Louise Le Meillour soutiendra sa thèse le 22 mars 2021

Contribution de la Paléoprotéomique à l’étude de la diffusion des pratiques d’élevage de caprinés en Afrique de l’Est et Australe/Contribution of Palaeoproteomics to the documentation of caprines herding diffusion between Eastern and Southern Africa.
Dr. Mary Prendergast, Associate professor, Rice University, Houston, USA, rapporteur
In the absence of wild representatives on the continent, domestic sheep (Ovis aries) and goats (Capra hircus), subfamily Caprinae, were imported from the Levant into Africa around the VIIth millennium before common era (BCE). The archaeological record indicates a very slow diffusion on the continent with an attested presence during the IIIrd millennium BCE in Eastern Africa (Djibouti, Somaliland), Kenya and Tanzania, while the oldest caprines remains are dated only from the Ist century CE in Southern Africa. The introduction of domestic animals into populations subsistence economies is gradually emerging and, after several centuries, become the primary food supply. In archaeological context, the morphological similarities between the two species of caprines and with other small African wild bovids blur zooarchaeological identifications and the fragmentary state of the remains often makes it impossible to propose an identification below the sub-family. The history of the spread of sheep and goats across Africa requires a fine-scale analysis of the remains in order to provide an accurate archaeological interpretation. This doctoral thesis presents the application of palaeoproteomics, the study of ancient proteins preserved in archaeological remains, to various archaeological sites across Eastern and Southern Africa. The type I collagen sequences of nineteen antelope and antelope-like species are proposed, and the resulting phylogenetic analyses discussed.

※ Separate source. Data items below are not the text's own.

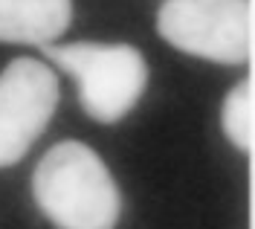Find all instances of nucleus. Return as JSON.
<instances>
[{
	"label": "nucleus",
	"instance_id": "1",
	"mask_svg": "<svg viewBox=\"0 0 255 229\" xmlns=\"http://www.w3.org/2000/svg\"><path fill=\"white\" fill-rule=\"evenodd\" d=\"M32 195L58 229H113L122 215V195L108 165L76 139L58 142L41 157Z\"/></svg>",
	"mask_w": 255,
	"mask_h": 229
},
{
	"label": "nucleus",
	"instance_id": "2",
	"mask_svg": "<svg viewBox=\"0 0 255 229\" xmlns=\"http://www.w3.org/2000/svg\"><path fill=\"white\" fill-rule=\"evenodd\" d=\"M44 55L79 82L81 108L96 122H119L139 102L148 64L130 44H44Z\"/></svg>",
	"mask_w": 255,
	"mask_h": 229
},
{
	"label": "nucleus",
	"instance_id": "3",
	"mask_svg": "<svg viewBox=\"0 0 255 229\" xmlns=\"http://www.w3.org/2000/svg\"><path fill=\"white\" fill-rule=\"evenodd\" d=\"M157 29L186 55L218 64H244L253 58L250 0H165Z\"/></svg>",
	"mask_w": 255,
	"mask_h": 229
},
{
	"label": "nucleus",
	"instance_id": "4",
	"mask_svg": "<svg viewBox=\"0 0 255 229\" xmlns=\"http://www.w3.org/2000/svg\"><path fill=\"white\" fill-rule=\"evenodd\" d=\"M58 105V79L38 58H15L0 73V168L26 157Z\"/></svg>",
	"mask_w": 255,
	"mask_h": 229
},
{
	"label": "nucleus",
	"instance_id": "5",
	"mask_svg": "<svg viewBox=\"0 0 255 229\" xmlns=\"http://www.w3.org/2000/svg\"><path fill=\"white\" fill-rule=\"evenodd\" d=\"M73 20V0H0V41L52 44Z\"/></svg>",
	"mask_w": 255,
	"mask_h": 229
},
{
	"label": "nucleus",
	"instance_id": "6",
	"mask_svg": "<svg viewBox=\"0 0 255 229\" xmlns=\"http://www.w3.org/2000/svg\"><path fill=\"white\" fill-rule=\"evenodd\" d=\"M253 119H255V82L253 76H247L238 87L229 90V96L223 99V108H221L223 133L241 151H253V142H255Z\"/></svg>",
	"mask_w": 255,
	"mask_h": 229
}]
</instances>
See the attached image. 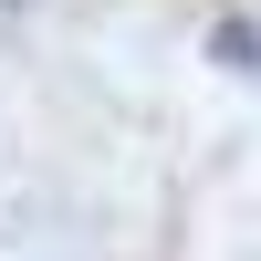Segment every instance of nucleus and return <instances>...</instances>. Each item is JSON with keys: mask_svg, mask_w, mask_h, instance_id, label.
I'll use <instances>...</instances> for the list:
<instances>
[{"mask_svg": "<svg viewBox=\"0 0 261 261\" xmlns=\"http://www.w3.org/2000/svg\"><path fill=\"white\" fill-rule=\"evenodd\" d=\"M209 53H220L230 73H251V53H261V42H251V21H220V32H209Z\"/></svg>", "mask_w": 261, "mask_h": 261, "instance_id": "f257e3e1", "label": "nucleus"}]
</instances>
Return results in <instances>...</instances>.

An extraction protocol adapted to remains of arid and semi-arid environments, as well as the palaeoproteomics analyses of 117 remains from 19 archaeological sites are presented. This research has allowed to adapt palaeoproteomics studies to remains from African archaeological contexts, to establish a broad collagen referential of species that can potentially be interpreted as domestic caprines and to note the quasi-systematic association of wild and domestic species within archaeological sites during the Holocene. The results obtained in this study highlighted the importance of multiplying different levels of information and the crucial part that palaeoproteomics has to play concerning the study of caprines herding practices diffusion across Africa.